# Intermittent dying



## katehaun (Jul 31, 2007)

Help!

My 1994 Altima, with 133,000 miles is having some troubles. If I am stopped at an intersection or stop-sign my car will just die. Because this has been happening for the last few months I am noticing that the car seems to idle low, at about 1KRPM, and then will dip and return to the 1KRPM. When my car dies, the car will idle, dip down, and then not be able to recover and die. I cannot restart the automobile for about 10 minutes. The engine will not even turn over when I am trying to restart it. The car will restart after about 10 minutes.

Yesterday when I tried to drive it, it didn't even make it 20 feet before dying, which is unusual. In fact, I was actually not even stopped when it died this last time. 

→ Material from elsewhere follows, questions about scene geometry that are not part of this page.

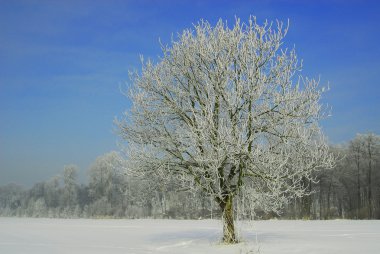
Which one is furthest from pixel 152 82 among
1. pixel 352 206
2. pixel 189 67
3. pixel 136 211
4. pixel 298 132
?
pixel 136 211

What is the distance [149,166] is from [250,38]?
8.05m

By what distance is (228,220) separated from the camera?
2128 centimetres

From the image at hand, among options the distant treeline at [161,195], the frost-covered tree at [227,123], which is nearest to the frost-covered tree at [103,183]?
the distant treeline at [161,195]

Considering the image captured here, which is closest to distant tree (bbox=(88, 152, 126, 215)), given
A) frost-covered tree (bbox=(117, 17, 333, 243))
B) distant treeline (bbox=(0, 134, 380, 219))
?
distant treeline (bbox=(0, 134, 380, 219))

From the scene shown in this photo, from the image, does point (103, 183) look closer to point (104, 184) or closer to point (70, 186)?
point (104, 184)

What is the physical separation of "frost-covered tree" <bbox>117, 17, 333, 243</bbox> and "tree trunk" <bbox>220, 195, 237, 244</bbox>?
0.16ft

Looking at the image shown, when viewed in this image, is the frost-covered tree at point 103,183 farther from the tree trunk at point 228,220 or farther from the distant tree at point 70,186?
the tree trunk at point 228,220

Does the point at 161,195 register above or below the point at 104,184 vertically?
below

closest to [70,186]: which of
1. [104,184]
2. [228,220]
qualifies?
[104,184]

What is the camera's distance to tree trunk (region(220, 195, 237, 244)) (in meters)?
21.0

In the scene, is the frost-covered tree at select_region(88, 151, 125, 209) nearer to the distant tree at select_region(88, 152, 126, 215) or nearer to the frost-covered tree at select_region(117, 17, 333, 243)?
the distant tree at select_region(88, 152, 126, 215)

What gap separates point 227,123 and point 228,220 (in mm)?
4965

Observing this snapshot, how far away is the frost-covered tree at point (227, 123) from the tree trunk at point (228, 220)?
50 millimetres

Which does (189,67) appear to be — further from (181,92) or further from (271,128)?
(271,128)
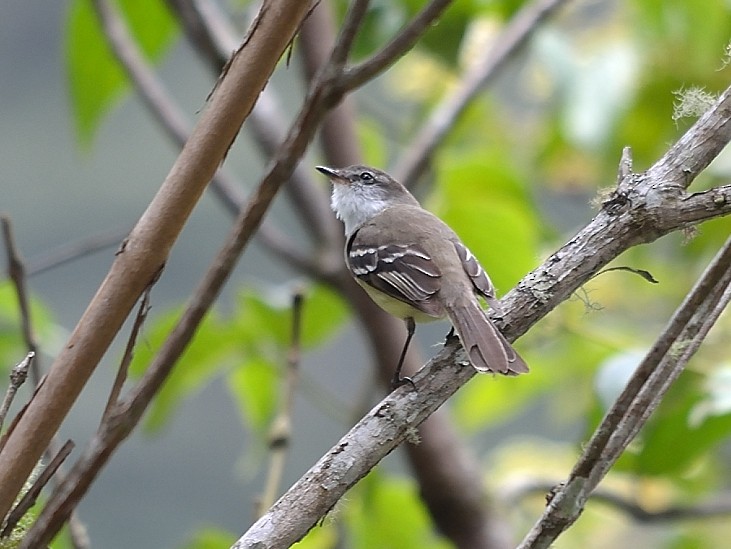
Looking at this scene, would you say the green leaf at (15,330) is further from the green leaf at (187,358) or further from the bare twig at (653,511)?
the bare twig at (653,511)

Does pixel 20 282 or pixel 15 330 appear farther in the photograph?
pixel 15 330

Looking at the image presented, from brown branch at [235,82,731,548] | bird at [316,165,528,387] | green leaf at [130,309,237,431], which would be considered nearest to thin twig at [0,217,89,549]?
brown branch at [235,82,731,548]

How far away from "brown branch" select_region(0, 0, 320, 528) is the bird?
616 mm

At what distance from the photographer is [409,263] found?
6.81 ft

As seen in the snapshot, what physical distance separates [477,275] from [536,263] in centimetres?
12

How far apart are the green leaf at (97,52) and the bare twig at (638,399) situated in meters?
1.75

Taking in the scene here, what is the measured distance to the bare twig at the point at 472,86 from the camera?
2488mm

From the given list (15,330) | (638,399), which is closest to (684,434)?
(638,399)

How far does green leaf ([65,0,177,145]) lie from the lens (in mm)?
2383

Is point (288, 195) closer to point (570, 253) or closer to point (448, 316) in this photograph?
point (448, 316)

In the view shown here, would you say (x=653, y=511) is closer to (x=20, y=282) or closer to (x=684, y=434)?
(x=684, y=434)

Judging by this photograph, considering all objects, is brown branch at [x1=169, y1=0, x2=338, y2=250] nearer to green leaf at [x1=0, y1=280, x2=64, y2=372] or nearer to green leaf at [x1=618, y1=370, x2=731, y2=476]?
green leaf at [x1=0, y1=280, x2=64, y2=372]

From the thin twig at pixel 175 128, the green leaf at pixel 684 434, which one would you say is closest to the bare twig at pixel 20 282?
the green leaf at pixel 684 434

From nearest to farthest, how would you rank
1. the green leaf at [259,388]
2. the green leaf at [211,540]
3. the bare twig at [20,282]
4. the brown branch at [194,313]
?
the brown branch at [194,313], the bare twig at [20,282], the green leaf at [211,540], the green leaf at [259,388]
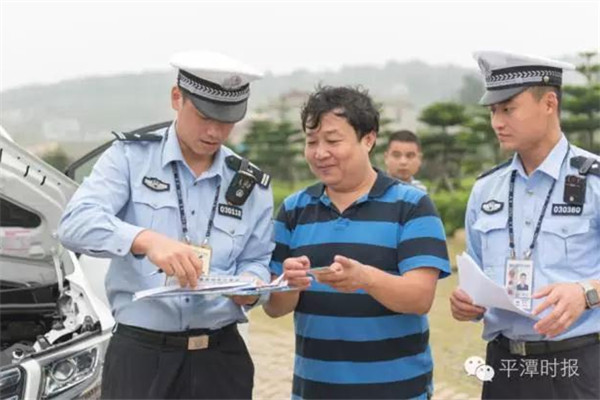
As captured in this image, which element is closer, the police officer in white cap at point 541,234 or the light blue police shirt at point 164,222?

I am not sure what is the trouble. I don't know if it is a fuel injector, alternator, or battery problem. Many people are saying its the battery, but the car will start fine at the first go, and it will eventually restart after dying. If anyone has any ideas that would be helpful!


----------



## CDS13 (Aug 1, 2007)

sounds like the battery is almost dead, it could be because of your alternator being bad, if you can make it to a shop that can make it such as advanced or autozone and have them test it to see if it works.


----------



## speters (Feb 4, 2008)

Have you tried cleaning the IACV? This will cause a stall (engine to die). Weird it won't start back up though. Any lights come on the dash?


----------